AVRO-4035 [C++] Add doc strings to generated classes
What is the purpose of the change
As requested by AVRO-4035, this uses the doc field from the avro schema when generating code.
That is, this schema:
{
"type": "record",
"doc": "Top level Doc.\nWith multiple lines",
"name": "RootRecord",
"fields": [
{
"name": "mylong",
"doc": "mylong field doc.",
"type": "long"
},
Generates the following when run through avrogencpp
// Top level Doc.
// With multiple lines
struct RootRecord {
typedef _bigrecord_Union__0__ myunion_t;
typedef _bigrecord_Union__1__ anotherunion_t;
// mylong field doc.
int64_t mylong;
Note: I decided to use line comments (//) rather than block comments (/* or /**) as they make the logic for handling escapes simpler, and make it easy to properly indent the entire comment when generating comments for record fields.
Verifying this change
This change is already covered by existing tests - avrogencpp is used to compile several schemas which include doc fields. The generated code is still valid, and one schema was adjusted to test the edge case with new lines.
Documentation
-
Does this pull request introduce a new feature? yes
-
If yes, how is the feature documented? I have updated the Jira issue to contain the release note:
avrogencpp will now include the
docfields in schemas in the generated code for records
If the schema has "doc": "Top level Doc.\r\nWith multiple lines", then it might be useful to trim the \r from the comment and assume that the ostream will expand \n back to \r\n if that's the convention on the operating system.

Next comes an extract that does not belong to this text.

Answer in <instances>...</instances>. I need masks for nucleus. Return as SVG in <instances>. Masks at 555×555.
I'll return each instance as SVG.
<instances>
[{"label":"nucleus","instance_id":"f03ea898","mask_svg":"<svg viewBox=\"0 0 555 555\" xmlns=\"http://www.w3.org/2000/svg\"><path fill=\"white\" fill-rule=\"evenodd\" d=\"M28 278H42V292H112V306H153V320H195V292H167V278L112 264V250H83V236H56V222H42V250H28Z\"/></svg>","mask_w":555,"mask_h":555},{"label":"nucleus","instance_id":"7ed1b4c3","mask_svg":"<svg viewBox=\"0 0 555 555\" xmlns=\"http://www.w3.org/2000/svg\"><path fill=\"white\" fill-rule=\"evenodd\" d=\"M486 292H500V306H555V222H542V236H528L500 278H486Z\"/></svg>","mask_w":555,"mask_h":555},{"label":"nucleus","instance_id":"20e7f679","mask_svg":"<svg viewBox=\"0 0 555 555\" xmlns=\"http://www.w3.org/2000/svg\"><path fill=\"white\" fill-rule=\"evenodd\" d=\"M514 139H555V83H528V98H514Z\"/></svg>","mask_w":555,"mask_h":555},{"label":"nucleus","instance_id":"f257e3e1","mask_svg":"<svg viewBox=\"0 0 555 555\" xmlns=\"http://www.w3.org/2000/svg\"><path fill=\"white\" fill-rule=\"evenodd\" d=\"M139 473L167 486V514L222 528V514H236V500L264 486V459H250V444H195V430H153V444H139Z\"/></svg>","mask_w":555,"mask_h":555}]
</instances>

If the schema has "doc": "First paragraph.\n\nSecond paragraph.", then it would be nicer to output the blank line as just // rather than with a trailing space // .
A trailing backslash might cause trouble. If the schema has "doc": "Do not use the backslash character \\", and you generate C++
// Do not use the backslash character \
struct RootRecord {
...
then the preprocessor will treat the struct RootRecord { line as part of the comment. This cannot be fixed by doubling the backslash; and with GCC, this cannot be fixed by appending space characters either (Escaped Newlines (Using the GNU Compiler Collection (GCC))). I guess the code generator could detect that the last line of the comment ends with a backslash (optionally followed by whitespace), and inject another comment line;
// Do not use the backslash character \
//
struct RootRecord {
...
I guess the code generator could detect that the last line of the comment ends with a backslash (optionally followed by whitespace), and inject another comment line;
Unfortunately this will result in compiler warnings/errors dependent on the compiler options:
/home/gerrit/Desktop/avro/lang/c++/build/bigrecord.hh:34:1: error: multi-line comment [-Werror=comment]
34 | // with trailing backslash\
| ^
I decided to append (backslash) to lines ending with it. Not ideal, but generating code containing warnings isn't good either.